## [GIVEN INFORMATION]
================
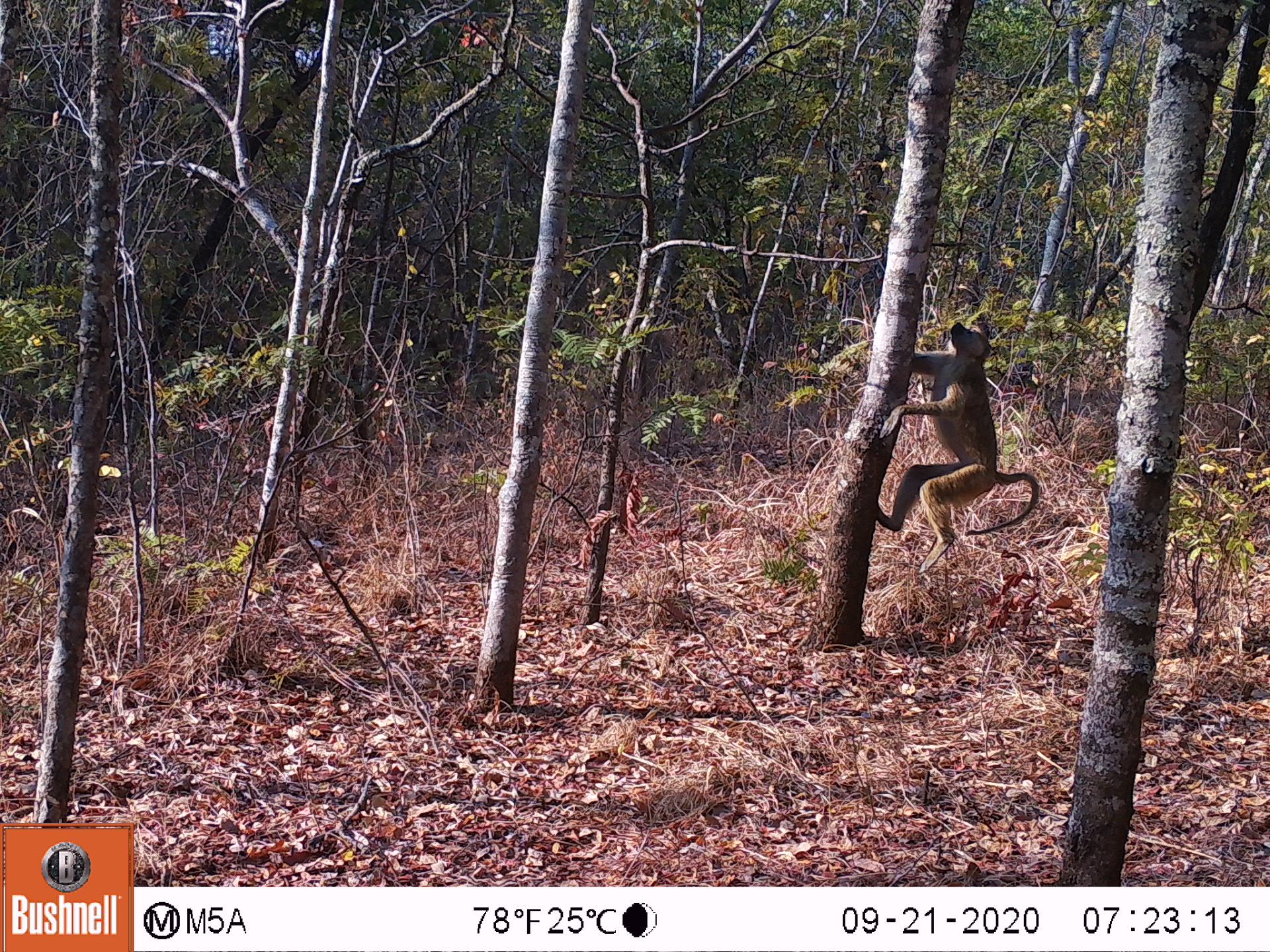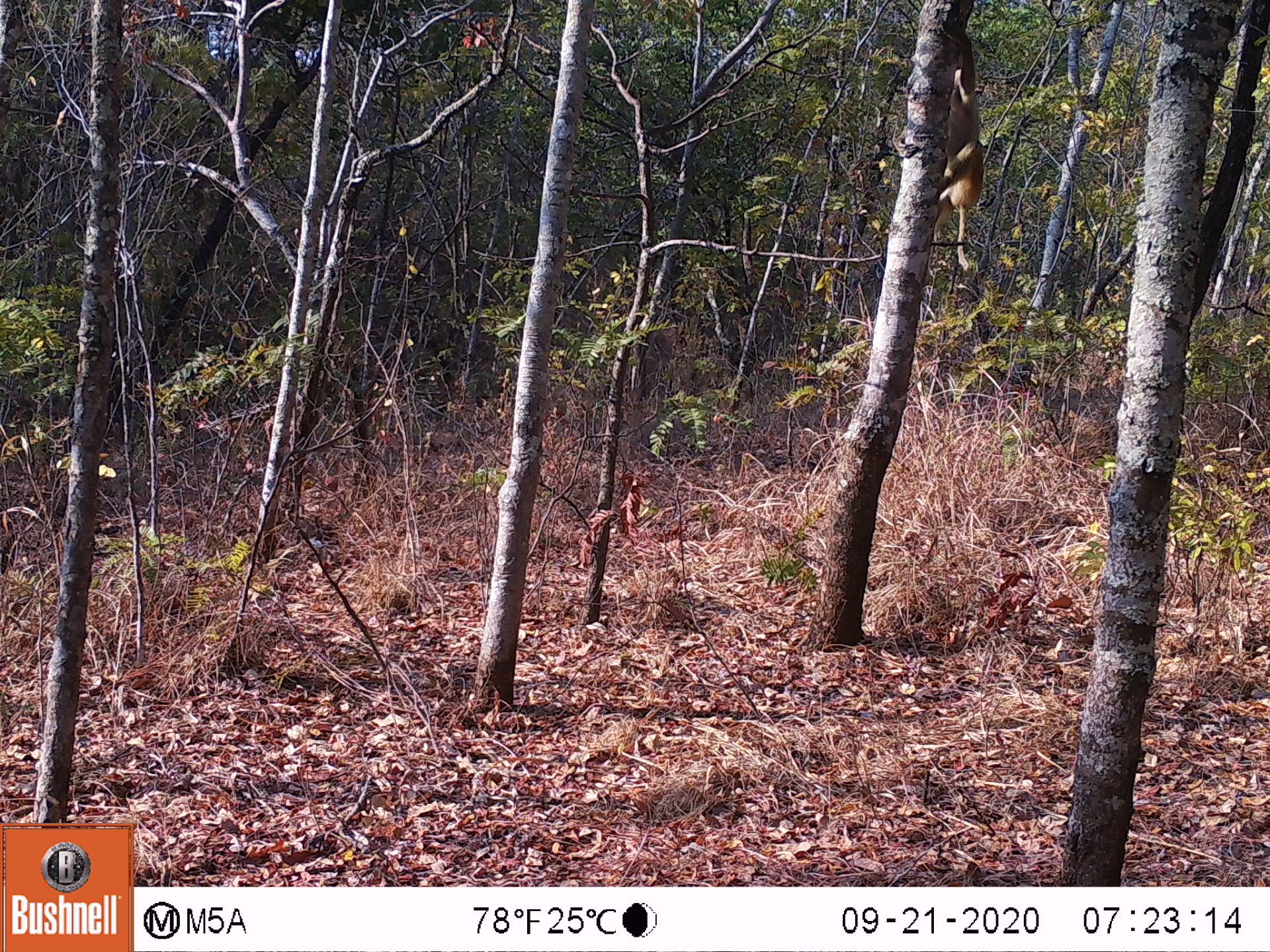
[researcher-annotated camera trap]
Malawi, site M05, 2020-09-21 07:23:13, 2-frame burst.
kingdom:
================
## [WHAT TO PRODUCE]
Your response should be the exact lines running from the one with "Malawi, site M05, 2020-09-21" to the final line of the material above.

## [ANSWER BELOW]
Malawi, site M05, 2020-09-21 07:23:13, 2-frame burst.
kingdom:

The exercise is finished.